Par Mabiala Ma-Umba
En 2026, lors du prochain Sommet de la Francophonie prévu au Cambodge, les Chefs d’Etat éliront le prochain Secrétaire général de la Francophonie qui remplacera la rwandaise Louise Mushikiwabo. La République Démocratique du Congo (RDC) a toutes les chances de produire le prochain Secrétaire général de la Francophonie, à condition de présenter la candidature d’un homme ou d’une femme jouissant d’une crédibilité et d’un rayonnement indéniables, sur le plan international, dans le monde francophone et au-delà.
--*--
CONSIGNE:
D'après l'extrait fourni, répondez brièvement :
1. Dans quel pays le prochain Sommet de la Francophonie est-il prévu ?
2. Qui le prochain Secrétaire général de la Francophonie remplacera-t-il ?
3. À quelle condition la République Démocratique du Congo a-t-elle toutes les chances de produire ce Secrétaire général ?

ENREGISTREMENTS DE DONNÉES:
--*--
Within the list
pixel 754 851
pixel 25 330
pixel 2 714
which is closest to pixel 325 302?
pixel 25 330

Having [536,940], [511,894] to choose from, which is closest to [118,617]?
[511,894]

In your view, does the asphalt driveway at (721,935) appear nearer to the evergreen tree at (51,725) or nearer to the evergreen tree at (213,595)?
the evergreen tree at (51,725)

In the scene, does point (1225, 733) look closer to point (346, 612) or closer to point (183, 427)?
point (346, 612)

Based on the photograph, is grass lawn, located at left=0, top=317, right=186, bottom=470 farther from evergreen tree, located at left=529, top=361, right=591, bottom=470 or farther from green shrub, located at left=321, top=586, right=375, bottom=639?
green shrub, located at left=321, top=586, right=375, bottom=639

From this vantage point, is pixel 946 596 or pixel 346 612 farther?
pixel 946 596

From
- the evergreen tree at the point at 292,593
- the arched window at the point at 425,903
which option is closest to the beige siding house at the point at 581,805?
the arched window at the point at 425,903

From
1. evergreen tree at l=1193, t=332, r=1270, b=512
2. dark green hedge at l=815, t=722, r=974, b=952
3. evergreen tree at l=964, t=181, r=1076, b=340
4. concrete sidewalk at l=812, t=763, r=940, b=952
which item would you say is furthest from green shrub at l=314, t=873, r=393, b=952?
--*--
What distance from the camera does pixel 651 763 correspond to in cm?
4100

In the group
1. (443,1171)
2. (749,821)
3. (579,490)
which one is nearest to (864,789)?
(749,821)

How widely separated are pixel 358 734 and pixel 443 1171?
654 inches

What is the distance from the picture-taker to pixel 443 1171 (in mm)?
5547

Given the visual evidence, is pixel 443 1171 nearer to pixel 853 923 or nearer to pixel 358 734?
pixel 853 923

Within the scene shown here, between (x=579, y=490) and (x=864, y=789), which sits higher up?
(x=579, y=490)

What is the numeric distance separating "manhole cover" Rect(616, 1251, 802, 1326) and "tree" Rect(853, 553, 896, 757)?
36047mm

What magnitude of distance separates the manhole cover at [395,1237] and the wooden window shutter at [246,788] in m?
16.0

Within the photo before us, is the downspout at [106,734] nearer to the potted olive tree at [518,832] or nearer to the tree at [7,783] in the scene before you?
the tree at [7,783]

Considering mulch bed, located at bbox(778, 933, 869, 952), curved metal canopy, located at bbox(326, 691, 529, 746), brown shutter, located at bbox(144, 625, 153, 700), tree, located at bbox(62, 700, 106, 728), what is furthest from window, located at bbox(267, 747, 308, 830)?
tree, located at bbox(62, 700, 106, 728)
--*--
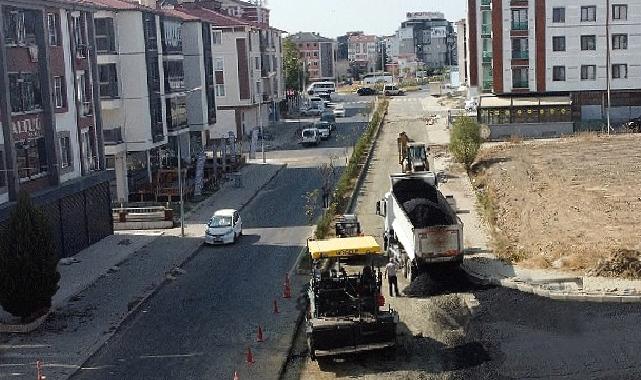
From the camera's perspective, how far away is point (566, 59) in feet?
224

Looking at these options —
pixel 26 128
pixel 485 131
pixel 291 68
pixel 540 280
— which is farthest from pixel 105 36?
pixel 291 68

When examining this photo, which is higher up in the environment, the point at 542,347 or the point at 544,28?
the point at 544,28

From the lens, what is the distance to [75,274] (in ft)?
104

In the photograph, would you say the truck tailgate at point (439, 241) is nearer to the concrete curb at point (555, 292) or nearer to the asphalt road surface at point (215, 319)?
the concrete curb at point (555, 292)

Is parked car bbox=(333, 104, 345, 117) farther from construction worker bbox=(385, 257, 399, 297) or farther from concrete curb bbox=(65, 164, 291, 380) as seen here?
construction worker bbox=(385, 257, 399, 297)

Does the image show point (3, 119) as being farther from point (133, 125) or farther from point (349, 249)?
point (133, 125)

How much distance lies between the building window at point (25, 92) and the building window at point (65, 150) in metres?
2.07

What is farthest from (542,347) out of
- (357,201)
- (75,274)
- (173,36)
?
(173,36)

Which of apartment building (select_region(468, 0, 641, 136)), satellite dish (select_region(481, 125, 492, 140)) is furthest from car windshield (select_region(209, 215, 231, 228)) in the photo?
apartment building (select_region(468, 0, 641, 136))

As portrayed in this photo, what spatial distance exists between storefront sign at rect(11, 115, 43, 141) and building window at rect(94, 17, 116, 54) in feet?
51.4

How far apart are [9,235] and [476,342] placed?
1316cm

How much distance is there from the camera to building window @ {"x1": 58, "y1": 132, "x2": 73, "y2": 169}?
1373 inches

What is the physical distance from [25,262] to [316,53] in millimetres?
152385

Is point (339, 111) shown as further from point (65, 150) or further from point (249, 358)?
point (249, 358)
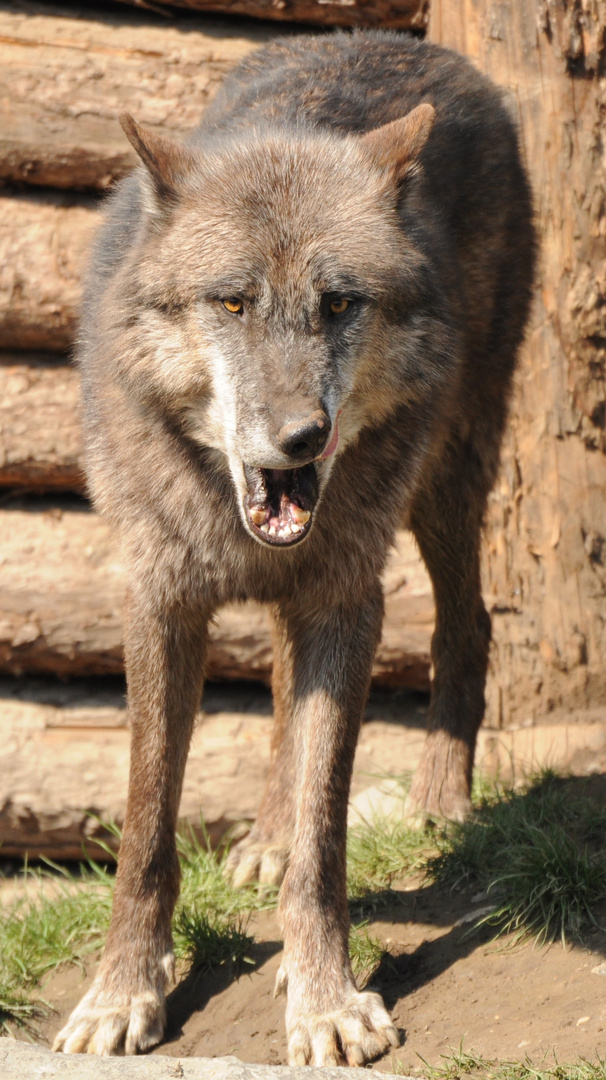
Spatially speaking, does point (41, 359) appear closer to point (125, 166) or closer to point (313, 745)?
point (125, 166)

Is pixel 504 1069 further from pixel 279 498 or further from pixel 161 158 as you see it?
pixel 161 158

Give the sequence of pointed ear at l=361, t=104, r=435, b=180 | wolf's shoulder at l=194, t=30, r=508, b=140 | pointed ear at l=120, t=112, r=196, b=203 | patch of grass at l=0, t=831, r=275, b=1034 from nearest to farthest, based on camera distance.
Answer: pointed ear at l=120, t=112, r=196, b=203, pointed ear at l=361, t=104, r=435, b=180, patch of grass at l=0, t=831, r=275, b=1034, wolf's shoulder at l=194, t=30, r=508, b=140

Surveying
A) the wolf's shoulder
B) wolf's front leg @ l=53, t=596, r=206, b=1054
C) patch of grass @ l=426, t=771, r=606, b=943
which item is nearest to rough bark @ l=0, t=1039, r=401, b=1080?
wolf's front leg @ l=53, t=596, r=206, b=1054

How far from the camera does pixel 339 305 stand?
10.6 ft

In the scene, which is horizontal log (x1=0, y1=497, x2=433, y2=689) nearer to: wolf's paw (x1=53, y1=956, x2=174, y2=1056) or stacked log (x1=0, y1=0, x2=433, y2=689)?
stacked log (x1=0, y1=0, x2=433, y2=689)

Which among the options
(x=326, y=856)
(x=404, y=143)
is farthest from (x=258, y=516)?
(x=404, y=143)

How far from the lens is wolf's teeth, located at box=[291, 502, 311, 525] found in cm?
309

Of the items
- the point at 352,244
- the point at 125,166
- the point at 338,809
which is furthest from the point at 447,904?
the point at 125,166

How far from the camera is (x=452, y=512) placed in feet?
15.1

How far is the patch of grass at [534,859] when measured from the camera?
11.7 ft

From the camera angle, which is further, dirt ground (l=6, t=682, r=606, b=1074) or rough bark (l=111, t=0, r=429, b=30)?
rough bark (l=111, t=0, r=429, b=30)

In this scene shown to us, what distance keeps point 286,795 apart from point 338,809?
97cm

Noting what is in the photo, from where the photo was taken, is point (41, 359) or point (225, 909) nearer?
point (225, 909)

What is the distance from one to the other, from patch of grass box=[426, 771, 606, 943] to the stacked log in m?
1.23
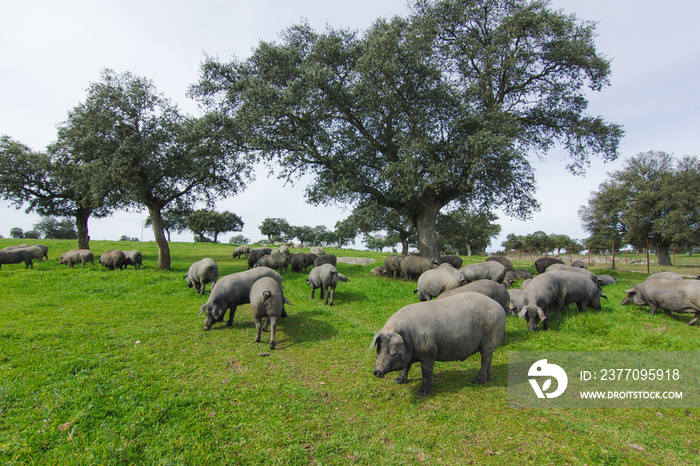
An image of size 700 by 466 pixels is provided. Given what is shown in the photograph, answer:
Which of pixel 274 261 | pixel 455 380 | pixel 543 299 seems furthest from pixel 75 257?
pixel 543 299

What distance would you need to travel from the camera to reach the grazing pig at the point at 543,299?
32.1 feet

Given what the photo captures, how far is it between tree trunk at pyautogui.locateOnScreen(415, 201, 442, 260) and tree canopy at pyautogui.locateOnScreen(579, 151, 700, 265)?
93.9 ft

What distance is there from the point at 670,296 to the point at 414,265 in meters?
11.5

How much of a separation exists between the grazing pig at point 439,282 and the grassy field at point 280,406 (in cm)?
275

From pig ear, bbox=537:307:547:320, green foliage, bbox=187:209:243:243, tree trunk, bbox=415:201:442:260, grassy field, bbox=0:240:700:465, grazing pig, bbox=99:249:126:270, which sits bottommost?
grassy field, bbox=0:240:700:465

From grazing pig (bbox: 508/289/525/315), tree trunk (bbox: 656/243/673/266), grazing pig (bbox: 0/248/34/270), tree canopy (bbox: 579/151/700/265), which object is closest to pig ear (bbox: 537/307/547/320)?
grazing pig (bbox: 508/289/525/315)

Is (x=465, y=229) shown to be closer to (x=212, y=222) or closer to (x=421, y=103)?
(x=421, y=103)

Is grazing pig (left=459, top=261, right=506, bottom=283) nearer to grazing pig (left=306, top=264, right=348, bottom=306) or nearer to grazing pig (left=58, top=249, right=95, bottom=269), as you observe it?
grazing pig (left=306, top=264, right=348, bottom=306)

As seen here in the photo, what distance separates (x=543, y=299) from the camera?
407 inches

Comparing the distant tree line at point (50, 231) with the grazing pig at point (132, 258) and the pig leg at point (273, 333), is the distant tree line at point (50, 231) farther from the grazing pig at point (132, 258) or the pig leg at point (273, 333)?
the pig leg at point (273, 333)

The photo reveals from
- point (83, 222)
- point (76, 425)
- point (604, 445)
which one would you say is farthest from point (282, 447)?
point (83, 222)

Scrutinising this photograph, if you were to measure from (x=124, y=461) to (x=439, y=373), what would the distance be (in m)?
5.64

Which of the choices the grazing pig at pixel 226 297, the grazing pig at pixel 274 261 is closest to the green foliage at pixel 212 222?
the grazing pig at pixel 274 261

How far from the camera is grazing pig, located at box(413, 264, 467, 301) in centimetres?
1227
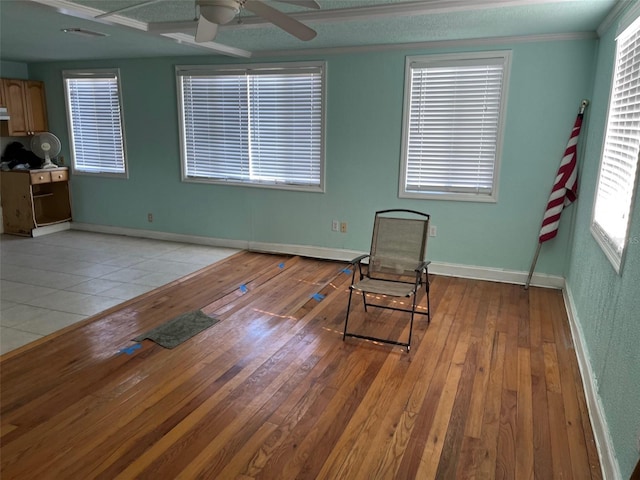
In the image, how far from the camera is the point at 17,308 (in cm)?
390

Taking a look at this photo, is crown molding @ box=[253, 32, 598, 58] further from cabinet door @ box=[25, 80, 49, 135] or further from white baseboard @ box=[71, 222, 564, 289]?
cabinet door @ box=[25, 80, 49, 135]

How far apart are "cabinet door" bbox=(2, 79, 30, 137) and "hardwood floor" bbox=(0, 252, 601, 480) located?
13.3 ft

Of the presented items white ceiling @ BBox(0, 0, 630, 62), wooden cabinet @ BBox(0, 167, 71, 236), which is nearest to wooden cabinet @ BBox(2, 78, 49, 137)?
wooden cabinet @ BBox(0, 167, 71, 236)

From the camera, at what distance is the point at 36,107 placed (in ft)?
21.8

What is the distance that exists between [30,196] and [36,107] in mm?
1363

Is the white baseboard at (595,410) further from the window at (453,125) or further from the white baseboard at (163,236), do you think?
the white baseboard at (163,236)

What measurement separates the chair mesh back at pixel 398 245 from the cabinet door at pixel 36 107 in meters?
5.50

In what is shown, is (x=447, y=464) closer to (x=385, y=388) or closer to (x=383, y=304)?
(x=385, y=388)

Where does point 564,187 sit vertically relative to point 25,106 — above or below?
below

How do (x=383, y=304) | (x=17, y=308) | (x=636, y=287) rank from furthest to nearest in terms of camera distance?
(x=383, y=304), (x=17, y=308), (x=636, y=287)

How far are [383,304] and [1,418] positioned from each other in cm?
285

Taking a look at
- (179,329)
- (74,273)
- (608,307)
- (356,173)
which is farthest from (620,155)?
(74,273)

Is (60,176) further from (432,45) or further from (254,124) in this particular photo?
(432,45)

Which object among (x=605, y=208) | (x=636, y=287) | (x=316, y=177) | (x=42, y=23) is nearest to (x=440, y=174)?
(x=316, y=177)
--*--
RÉPONSE COMPLÈTE:
1. Au Cambodge.
2. La Rwandaise Louise Mushikiwabo.
3. Elle doit présenter la candidature d'un homme ou d'une femme jouissant d'une crédibilité et d'un rayonnement indéniables sur le plan international, dans le monde francophone et au-delà.